There are a number of threads on various forums including Reddit where people ask about viable alternatives to the green elephant to no avail. A lot of people seem to want an alternative and lament the friction involved with the other note-taking applications.

An A5-sized notebook on the shelf next to me has a lot of handwritten notes and diagrams outlining the requirements of what a proper competitor would need in order to wrest people away from Evernote and the local-file options. There were even scribbles talking about how the server component could be made open source while saving some of the nicer features for the hosted version that I would make available. The ideas seemed reasonable.

Then I glanced at the clock and saw that an entire hour had been spent looking into something that, in reality, would likely be a gross misuse of time. If there was a strong market demand for an Evernote alternative, there would be plenty already. Fact of the matter is that there does not seem to be a large enough group of people (that I'm aware of) that would like yet another text editor on their devices. Rather than invest the time into something that would not help me towards the goal of self-employment by 2022, it would make much more sense to focus on the day job until the end of the shift, then spend some time with 10C and maybe fix a bug or two.

While the goal to be self-employed and provide useful tools to people is noble, it can't be done during regular working hours. A distraction like this may be alright for a couple of minutes, especially when a technical problem is solved, but any more than 5 and it quickly becomes a misuse of time.
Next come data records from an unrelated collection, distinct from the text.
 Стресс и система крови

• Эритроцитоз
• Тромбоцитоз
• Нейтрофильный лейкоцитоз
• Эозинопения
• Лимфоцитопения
  1. Evernote explains that, as a cloud provider, Google is subject to strict security and legal obligations which limit Google’s access to Evernote data. The data put into Evernote belongs to the uploader. Google will not process data for any purpose other than to fulfill contractual obligations such as delivery. Given the fallout that would occur should Google be found in breach of this, it's probably safe to assume that nobody will be doing anything stupid.